**WRITTEN EXERCISE:** Show each line of the records below that contains the word "road", matching its case exactly.

Dataset records:
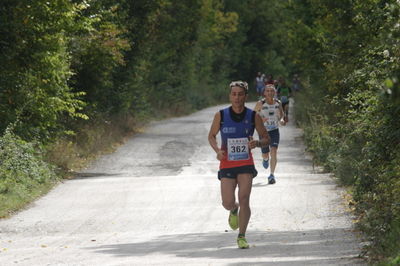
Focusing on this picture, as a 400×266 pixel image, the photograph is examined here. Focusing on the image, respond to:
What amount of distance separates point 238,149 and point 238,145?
50mm

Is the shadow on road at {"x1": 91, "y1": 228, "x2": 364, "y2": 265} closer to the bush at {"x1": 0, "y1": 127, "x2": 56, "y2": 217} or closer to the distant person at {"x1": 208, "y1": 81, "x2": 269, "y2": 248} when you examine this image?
the distant person at {"x1": 208, "y1": 81, "x2": 269, "y2": 248}

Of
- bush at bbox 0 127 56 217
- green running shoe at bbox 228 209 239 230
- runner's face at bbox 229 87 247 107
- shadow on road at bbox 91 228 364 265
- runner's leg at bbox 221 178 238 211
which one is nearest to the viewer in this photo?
shadow on road at bbox 91 228 364 265

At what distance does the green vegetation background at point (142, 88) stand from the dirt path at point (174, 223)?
20.0 inches

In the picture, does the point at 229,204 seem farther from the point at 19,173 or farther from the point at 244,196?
the point at 19,173

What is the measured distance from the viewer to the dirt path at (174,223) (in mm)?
9716

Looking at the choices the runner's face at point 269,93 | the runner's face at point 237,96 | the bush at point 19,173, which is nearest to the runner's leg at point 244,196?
the runner's face at point 237,96

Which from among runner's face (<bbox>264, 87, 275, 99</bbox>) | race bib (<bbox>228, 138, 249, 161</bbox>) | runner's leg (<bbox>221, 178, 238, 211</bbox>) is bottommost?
runner's leg (<bbox>221, 178, 238, 211</bbox>)

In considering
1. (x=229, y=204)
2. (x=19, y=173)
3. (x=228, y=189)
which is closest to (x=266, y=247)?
(x=229, y=204)

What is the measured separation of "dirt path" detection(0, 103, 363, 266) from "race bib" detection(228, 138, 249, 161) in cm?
103

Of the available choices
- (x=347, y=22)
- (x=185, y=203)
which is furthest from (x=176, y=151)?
(x=185, y=203)

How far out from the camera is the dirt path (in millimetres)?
9716

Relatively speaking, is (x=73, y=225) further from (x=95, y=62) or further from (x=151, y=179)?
(x=95, y=62)

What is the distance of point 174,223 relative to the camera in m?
12.8

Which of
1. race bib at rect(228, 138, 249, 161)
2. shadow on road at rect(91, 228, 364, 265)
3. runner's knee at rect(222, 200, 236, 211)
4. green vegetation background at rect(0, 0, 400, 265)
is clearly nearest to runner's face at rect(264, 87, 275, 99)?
green vegetation background at rect(0, 0, 400, 265)
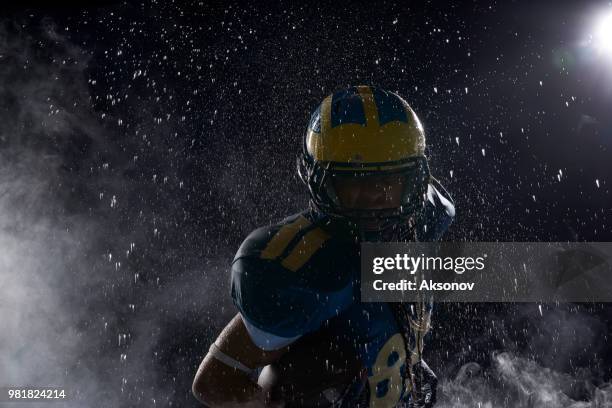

**WORKED ANSWER:**
Is the shadow on road at {"x1": 91, "y1": 228, "x2": 364, "y2": 265} closer to the bush at {"x1": 0, "y1": 127, "x2": 56, "y2": 217} or closer to the distant person at {"x1": 208, "y1": 81, "x2": 269, "y2": 248} when you examine this image?
- shadow on road at bbox 91 228 364 265
shadow on road at bbox 91 228 364 265
2. shadow on road at rect(91, 228, 364, 265)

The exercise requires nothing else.